Recent Article Released by FHA:
How is rental income considered for qualifying?
Rent received for properties owned by the borrower is acceptable if the lender can document that the rental income is stable through a a current lease, an agreement to lease, or a rental history over the previous 24 months that is free of unexplained gaps greater than three months. (Student, seasonal, or military renters, or property rehabilitation would provide such an explanation).
A separate schedule of real estate is not required for rental properties, provided all properties are shown on the URLA.
If the borrower resides in one or more units of a multiple-unit property and charges rent to tenants of other units, that rent may be used for qualifying purposes.
However, projected rent of additional units only and not the owner-occupied unit(s) may be considered gross income only after deducting the HOC’s vacancy and maintenance factor.
They may not be used as a direct offset to the mortgage payments.
Income from roommates in a single-family property to be occupied as the borrower’s primary residence is not acceptable.
Rental income from boarders is acceptable if the boarders are related by blood, marriage, or law. The rental income may be considered effective income if shown on the borrower’s tax returns. Otherwise, the income only may be considered a compensating factor and must be documented adequately by the lender.
The following is required to verify all rental income:
1. Schedule E of IRS Form 1040. Depreciation may be added back to the net income or loss shown on Schedule E. Positive rental income is considered gross income for qualifying purposes; negative rental income must be treated as a recurring liability. The lender must be certain that the borrower still owns each property listed, by comparing the Schedule E with the real estate owned section of the residential loan application. (If the borrower in the same general area owns six or more units, a map disclosing the locations must be submitted evidencing compliance with FHA’s seven-unit limitation. )
2. Current Leases. If a property was acquired since the last income tax filing and is not shown on Schedule E, a current signed lease or other rental agreement must be provided. The gross rental amount must be reduced for vacancies and maintenance, before subtracting PITI and any homeowners’ association dues, etc., and applying the remainder to income (or recurring debts, if negative).

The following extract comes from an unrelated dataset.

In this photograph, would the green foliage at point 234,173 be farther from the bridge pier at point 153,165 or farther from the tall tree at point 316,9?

Vacancy factors have been developed by HOC jurisdiction:
Santa HOC – 15% vacancy rate
Philadelphia HOC – 15% vacancy rate
Atlanta HOC – 15% vacancy rate
Denver HOC – 25% vacancy rate
Handbook 4155.1: 4.E.4.a-f, 4.D.5.b
Handbook 4155.1: 4.E.4.a-f
DISCLAIMER: All policy information contained in this knowledge base article is based upon the referenced HUD policy document. Any lending or insuring decisions should adhere to the specific information contained in that underlying policy document.